EXERCISE AIM:
Render the items below as a Markdown table with the columns "Row" and "Text," giving each line its own numbered row and skipping any blank lines. Leave the pictures out of the table.

[Caption snippets from web pages]
□ □ □ □ □ □ □

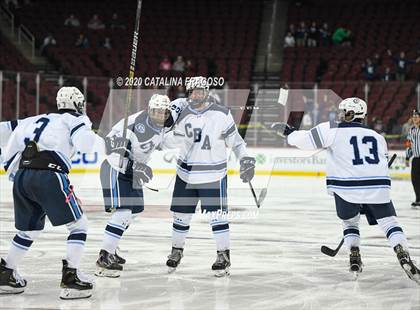Thumbnail 2 in Don Bosco Prep vs Christian Brothers Academy (NJSIAA Non-Public Final)  photogallery.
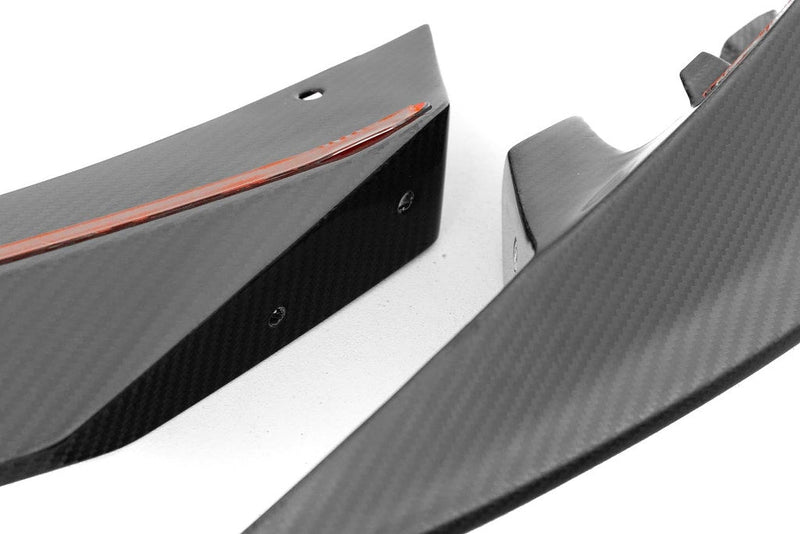 Load image into Gallery viewer, TREVORA G8X M3 / M4 Carbon Fiber PR-1 Front Splitter
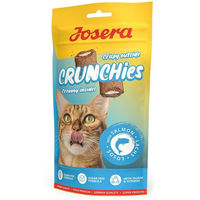 Produktbild von Josera Crunchies Hundeleckerli mit Lachs 6x60g
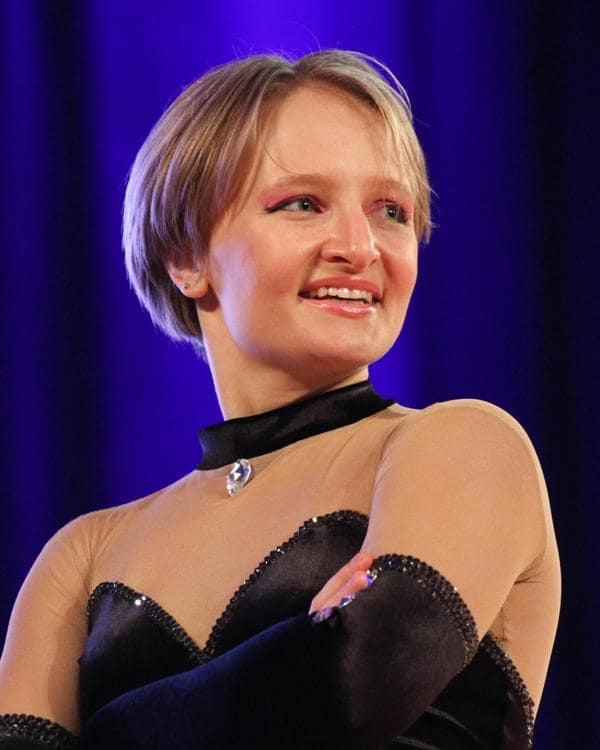 Katerina Vladimirovna Tikhonova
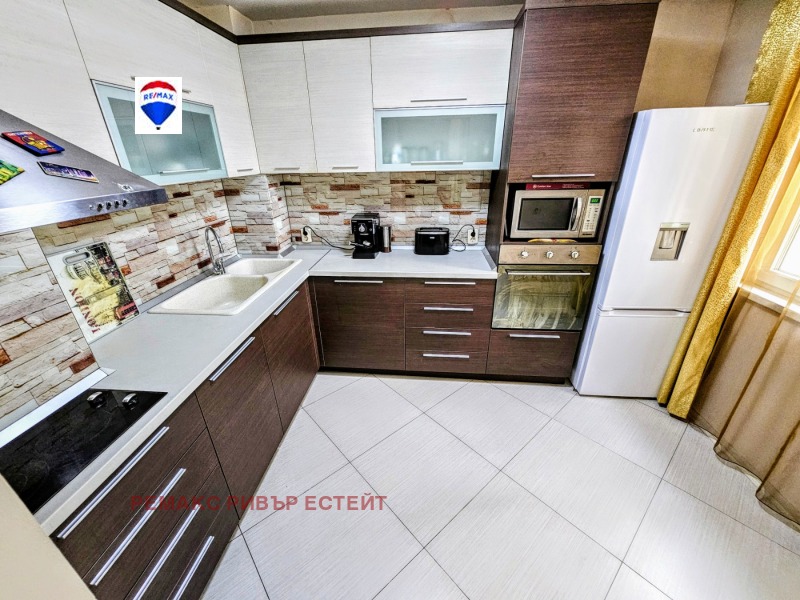 Продава МНОГОСТАЕН, гр. Русе, Широк център, снимка 8 - Aпартаменти - 47107286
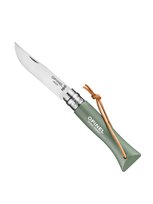 Opinel Nóż Luxury Olive 08 Opak + Etui - Opinel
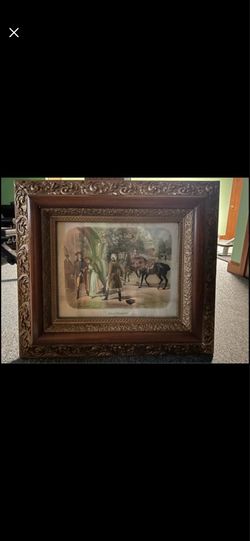 Muller, Luchsinger & Co. print “Elopement “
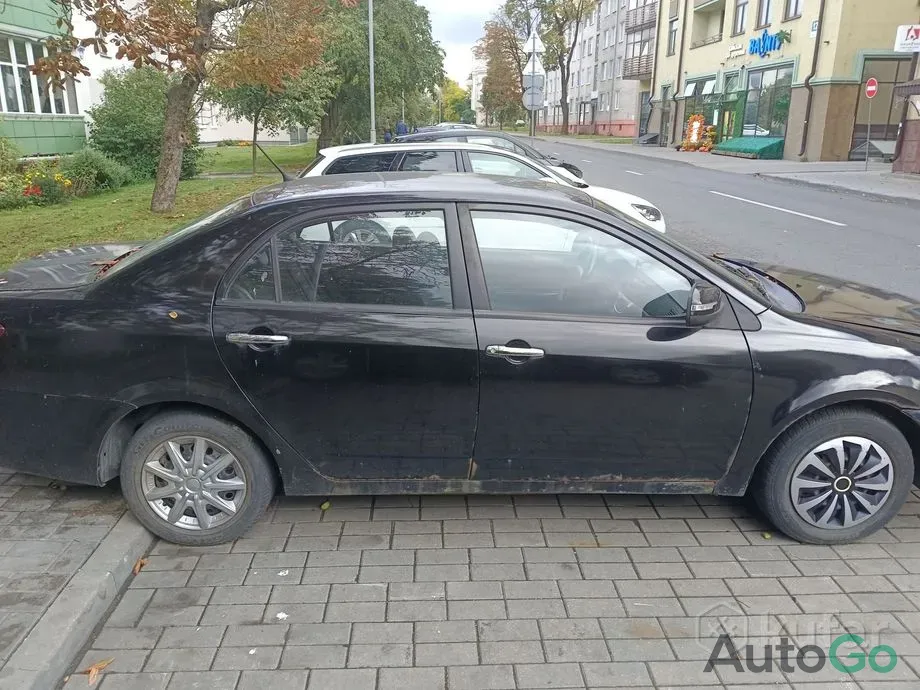 Продажа Geely SC7 SC7, 2014 г., Гродно Гродно - изображение 2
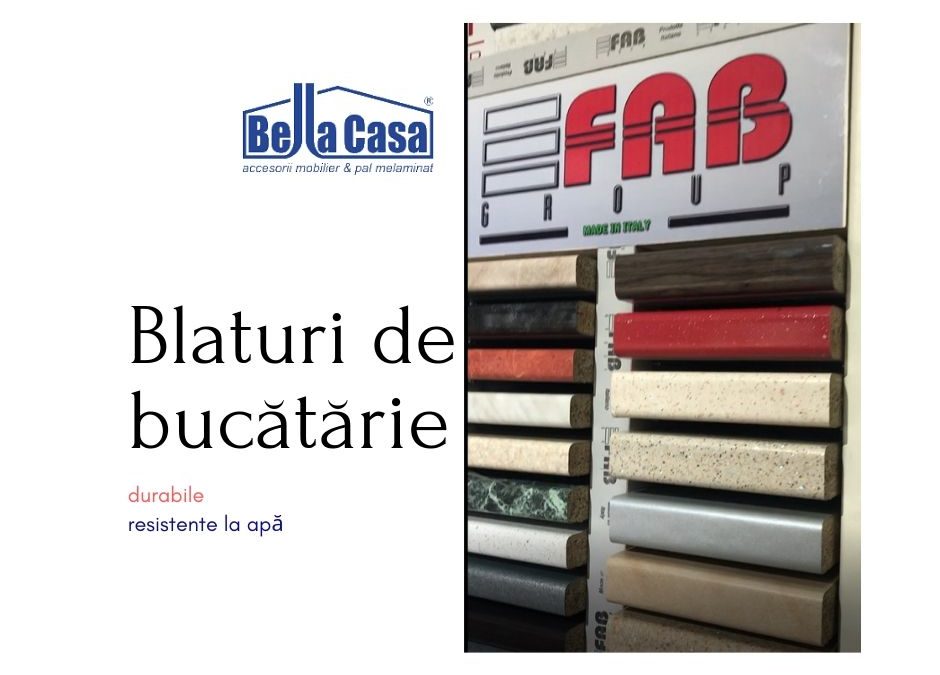 Blaturi de bucătărie Made in Italy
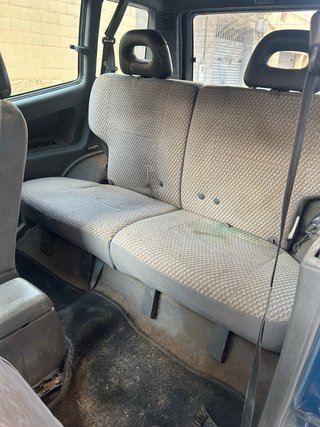 Nissan Terrano II 2.7 TDI NO NEGOCIABLE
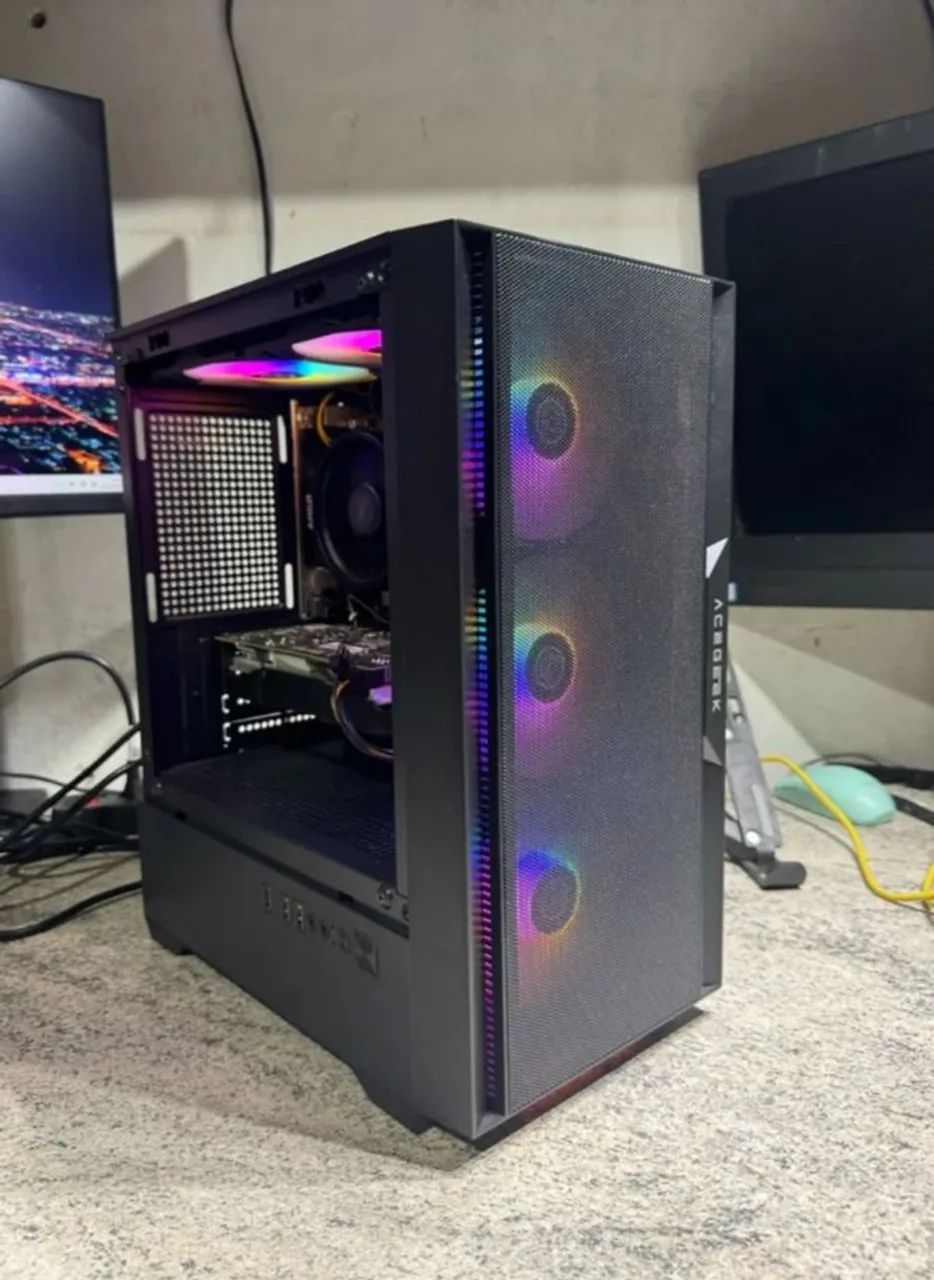 PC gamer
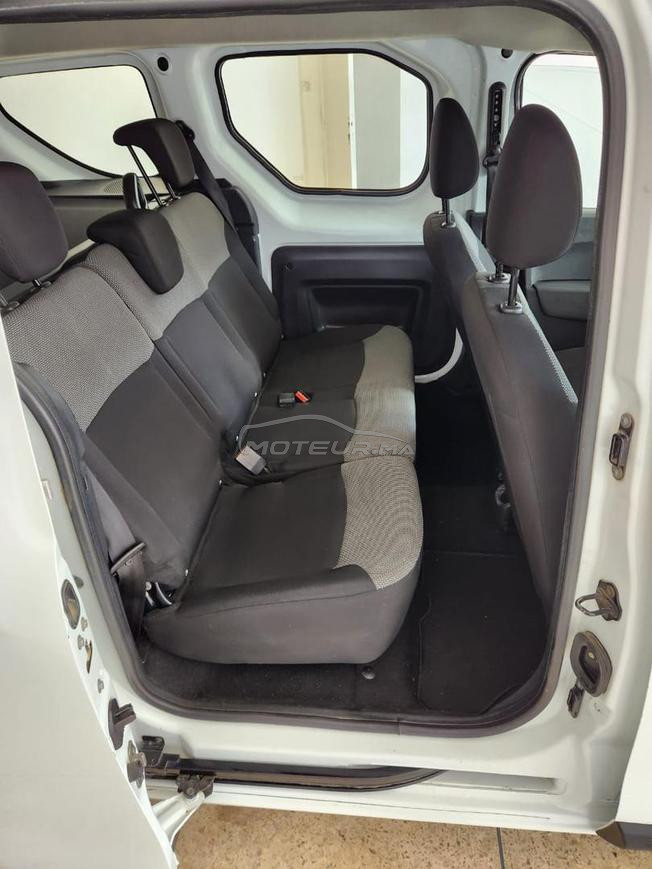 Dacia Dokker Diesel Manuelle 2021 à Khouribga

□ □ □ □ □ □ □

RESULT:
| Row | Text |
|---|---|
| 1 | Thumbnail 2 in Don Bosco Prep vs Christian Brothers Academy (NJSIAA Non-Public Final)  photogallery. |
| 2 |  Load image into Gallery viewer, TREVORA G8X M3 / M4 Carbon Fiber PR-1 Front Splitter |
| 3 |  Produktbild von Josera Crunchies Hundeleckerli mit Lachs 6x60g |
| 4 |  Katerina Vladimirovna Tikhonova |
| 5 |  Продава МНОГОСТАЕН, гр. Русе, Широк център, снимка 8 - Aпартаменти - 47107286 |
| 6 |  Opinel Nóż Luxury Olive 08 Opak + Etui - Opinel |
| 7 |  Muller, Luchsinger & Co. print “Elopement “ |
| 8 |  Продажа Geely SC7 SC7, 2014 г., Гродно Гродно - изображение 2 |
| 9 |  Blaturi de bucătărie Made in Italy |
| 10 |  Nissan Terrano II 2.7 TDI NO NEGOCIABLE |
| 11 |  PC gamer |
| 12 |  Dacia Dokker Diesel Manuelle 2021 à Khouribga |